En el hipotético caso en que lográramos construir los prototipos de nave ideados por la NASA, capaces de moverse a velocidades relativistas, y reunir la indecente cantidad de energía necesaria para propulsarlos, el trayecto no sería tan agradable como parecía ser a bordo del Halcón Milenario (Star Wars). Y es que uno de los principales impedimentos de un viaje interestelar no es la parte tecnológica, que podríamos dominar en cuestión de siglos, sino el peligroso medioambiente espacial, como bien saben los astronautas, que pone en relieve una vez más la fragilidad del cuerpo humano.
Si nos desplazáramos a la velocidad de la luz (300.000 kilómetros por segundo) a través del espacio exterior, moriríamos en cuestión de segundos. Si bien la densidad de partículas es muy baja en el vacío, a gran velocidad, los pocos átomos de hidrógeno por centímetro cúbico incidirían contra la proa del vehículo con una aceleración similar a la que se alcanza en el Gran Colisionador de Hadrones (LHC), adquiriendo así una energía de 10.000 sievert por segundo. Teniendo en cuenta que la dosis mortal para un ser humano es de unos 6 sievert, este haz de radiación dañaría la nave y destruiría todo rastro de vida en su interior.
Según las mediciones de los científicos de la Universidad Johns Hopkins, ningún blindaje frontal sería capaz de librarnos de la radiación ionizante. Un tabique de aluminio de 10 centímetros de grosor absorbería menos del 1 por ciento de la energía, y su tamaño no podría ser aumentado ilimitadamente sin comprometer con ello las necesidades energéticas del sistema de propulsión. Además del hidrógeno atómico, la nave tendría que resistir la erosión del polvo interestelar, con lo que las posibilidades de ver su estructura pulverizada aumentarían considerablemente.
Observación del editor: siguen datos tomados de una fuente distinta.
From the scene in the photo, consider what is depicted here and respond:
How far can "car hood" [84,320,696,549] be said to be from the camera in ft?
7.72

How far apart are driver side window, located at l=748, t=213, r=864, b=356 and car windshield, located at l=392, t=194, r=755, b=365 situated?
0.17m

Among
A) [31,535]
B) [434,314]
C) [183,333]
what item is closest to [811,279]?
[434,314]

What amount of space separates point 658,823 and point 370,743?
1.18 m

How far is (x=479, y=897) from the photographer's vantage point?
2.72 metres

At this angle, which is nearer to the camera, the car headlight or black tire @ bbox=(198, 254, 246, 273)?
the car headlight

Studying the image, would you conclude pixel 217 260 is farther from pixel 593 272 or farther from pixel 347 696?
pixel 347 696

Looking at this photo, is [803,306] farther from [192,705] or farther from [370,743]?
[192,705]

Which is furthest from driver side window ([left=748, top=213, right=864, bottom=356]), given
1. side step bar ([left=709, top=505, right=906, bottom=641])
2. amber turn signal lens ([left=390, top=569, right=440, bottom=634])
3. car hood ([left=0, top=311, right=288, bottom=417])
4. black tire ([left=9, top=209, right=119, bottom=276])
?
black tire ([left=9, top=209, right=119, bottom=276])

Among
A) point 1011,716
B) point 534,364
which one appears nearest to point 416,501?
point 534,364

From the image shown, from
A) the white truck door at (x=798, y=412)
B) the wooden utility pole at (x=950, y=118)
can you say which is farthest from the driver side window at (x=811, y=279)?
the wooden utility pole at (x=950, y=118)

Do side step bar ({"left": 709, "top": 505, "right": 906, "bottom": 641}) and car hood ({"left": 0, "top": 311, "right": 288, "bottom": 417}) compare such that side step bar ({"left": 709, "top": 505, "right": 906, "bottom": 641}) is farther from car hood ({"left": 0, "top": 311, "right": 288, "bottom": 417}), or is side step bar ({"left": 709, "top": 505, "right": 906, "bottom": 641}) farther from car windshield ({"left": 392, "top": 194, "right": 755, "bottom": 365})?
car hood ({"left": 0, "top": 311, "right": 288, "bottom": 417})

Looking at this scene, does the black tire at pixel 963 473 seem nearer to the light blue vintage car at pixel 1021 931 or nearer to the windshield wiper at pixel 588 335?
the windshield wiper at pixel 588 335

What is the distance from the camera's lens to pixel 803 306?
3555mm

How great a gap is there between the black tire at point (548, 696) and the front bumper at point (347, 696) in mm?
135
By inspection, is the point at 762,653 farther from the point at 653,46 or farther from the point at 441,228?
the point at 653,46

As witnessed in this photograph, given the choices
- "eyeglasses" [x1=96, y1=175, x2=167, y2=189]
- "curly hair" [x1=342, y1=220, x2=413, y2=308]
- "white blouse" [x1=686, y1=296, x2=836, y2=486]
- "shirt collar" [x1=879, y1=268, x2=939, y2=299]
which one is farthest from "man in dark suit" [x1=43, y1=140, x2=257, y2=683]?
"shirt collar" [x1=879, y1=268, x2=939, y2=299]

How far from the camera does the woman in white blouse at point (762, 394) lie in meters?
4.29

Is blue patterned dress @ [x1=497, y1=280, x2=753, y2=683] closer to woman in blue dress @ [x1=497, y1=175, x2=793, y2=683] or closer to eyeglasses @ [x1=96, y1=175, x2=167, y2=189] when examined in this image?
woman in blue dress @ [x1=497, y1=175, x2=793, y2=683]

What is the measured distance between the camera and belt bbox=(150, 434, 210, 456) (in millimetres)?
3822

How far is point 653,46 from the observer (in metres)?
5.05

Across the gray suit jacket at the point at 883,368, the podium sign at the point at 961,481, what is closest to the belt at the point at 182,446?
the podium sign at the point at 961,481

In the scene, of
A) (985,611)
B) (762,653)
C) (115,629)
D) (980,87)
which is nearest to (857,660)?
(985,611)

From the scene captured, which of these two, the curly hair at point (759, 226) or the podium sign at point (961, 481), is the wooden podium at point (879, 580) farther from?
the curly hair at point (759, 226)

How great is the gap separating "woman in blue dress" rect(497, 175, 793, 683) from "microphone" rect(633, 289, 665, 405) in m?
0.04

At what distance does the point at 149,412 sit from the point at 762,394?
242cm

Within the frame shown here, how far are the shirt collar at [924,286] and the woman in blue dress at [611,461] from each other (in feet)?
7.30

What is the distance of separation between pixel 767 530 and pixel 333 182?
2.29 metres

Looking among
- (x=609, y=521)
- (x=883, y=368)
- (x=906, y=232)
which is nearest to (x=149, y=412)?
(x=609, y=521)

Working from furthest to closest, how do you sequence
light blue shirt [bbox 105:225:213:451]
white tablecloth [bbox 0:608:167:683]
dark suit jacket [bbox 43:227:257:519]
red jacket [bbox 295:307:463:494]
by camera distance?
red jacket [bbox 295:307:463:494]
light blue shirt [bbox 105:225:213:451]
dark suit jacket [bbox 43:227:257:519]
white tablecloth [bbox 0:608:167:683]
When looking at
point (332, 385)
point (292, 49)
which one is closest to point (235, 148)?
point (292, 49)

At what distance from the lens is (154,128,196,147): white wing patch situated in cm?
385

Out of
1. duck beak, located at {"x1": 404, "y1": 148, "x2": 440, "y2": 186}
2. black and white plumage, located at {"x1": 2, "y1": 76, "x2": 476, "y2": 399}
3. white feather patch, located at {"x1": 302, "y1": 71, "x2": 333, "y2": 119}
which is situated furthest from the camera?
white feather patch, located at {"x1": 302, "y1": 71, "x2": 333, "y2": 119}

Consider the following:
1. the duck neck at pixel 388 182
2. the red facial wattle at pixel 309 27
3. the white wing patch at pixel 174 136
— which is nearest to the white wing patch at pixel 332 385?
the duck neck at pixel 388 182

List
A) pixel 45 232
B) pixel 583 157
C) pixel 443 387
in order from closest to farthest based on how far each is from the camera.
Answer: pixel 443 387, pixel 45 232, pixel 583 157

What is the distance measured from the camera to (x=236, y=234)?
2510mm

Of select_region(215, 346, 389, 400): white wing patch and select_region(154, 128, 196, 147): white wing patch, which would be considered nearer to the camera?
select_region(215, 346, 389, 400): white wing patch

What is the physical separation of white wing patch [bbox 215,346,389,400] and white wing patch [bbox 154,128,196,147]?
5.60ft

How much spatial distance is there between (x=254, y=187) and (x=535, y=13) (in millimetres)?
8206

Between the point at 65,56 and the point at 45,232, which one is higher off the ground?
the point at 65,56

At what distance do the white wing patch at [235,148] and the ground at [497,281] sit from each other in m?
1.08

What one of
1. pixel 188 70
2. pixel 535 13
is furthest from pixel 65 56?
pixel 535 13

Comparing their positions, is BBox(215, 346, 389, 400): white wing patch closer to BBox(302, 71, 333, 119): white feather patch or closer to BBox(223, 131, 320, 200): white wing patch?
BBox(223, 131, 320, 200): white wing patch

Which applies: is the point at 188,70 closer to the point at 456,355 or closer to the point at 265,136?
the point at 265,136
Como solución, habríamos de conformarnos con alcanzar velocidades de solo un 10 por ciento la velocidad de la luz, que difícilmente nos permitirían viajar a la estrella más cercana, Próxima Centauri, ya que los 4,22 años luz de distancia se tornarían en 40 años de viaje.
Pero ese no es el principal problema
A principios de la década de 1960, William Bertozzi, del Instituto de Tecnología de Massachusetts, en EE.UU., experimentó con la aceleración de electrones a velocidades cada vez mayores.
En teoría sólo se tiene que aumentar la energía aplicada con el fin de alcanzar la velocidad requerida de 300.000 km/s, pero resultó que no es posible que los electrones se muevan tan rápido.
Los experimentos de Bertozzi revelaron que el uso de más energía sólo causaba un aumento directamente proporcional en la velocidad del electrón.
«A medida que los objetos viajan más rápido, su masa crece y mientras más masa tienen, más difícil es lograr la aceleración, por lo que nunca llegan a la velocidad de la luz«, explica Roger Rassool, físico de la Universidad de Melbourne, en Australia.
Dicho de otra forma, la masa tiende a infinito y para poder alcanzar la velocidad de la luz se tendría que aplicar energía infinita, algo que, simple y llanamente, no es posible. Citando de nuevo a Hawking, «cualquier objeto normal está condenado a moverse para siempre con velocidades inferiores a la de la luz«.
Es decir que, si ponemos un objeto al 90% de la velocidad de la luz, su masa en reposo se habrá más que duplicado gracias a la ecuación Energia = masa * c^2(velocidad de la luz). La cosa se pone interesante conforme nos vamos acercando a esos 300.000 kilómetros por segundo, ya que cuanto más nos acercamos, más rápido aumenta la masa, ergo más energía se requiere para seguir acelerándolo, y así sucesivamente.
¿Y por qué la luz se mueve a la velocidad de la luz?
Los fotones son bastante especiales. No sólo carecen de masa, lo que les da vía libre a la hora de atravesar vacíos como el espacio, sino que además no necesitan acelerar. La energía natural que poseen significa que cuando se crean ya están a su máxima velocidad.
No hemos observado o creado nada que pueda desplazarse tan o más rápidamente que los fotones.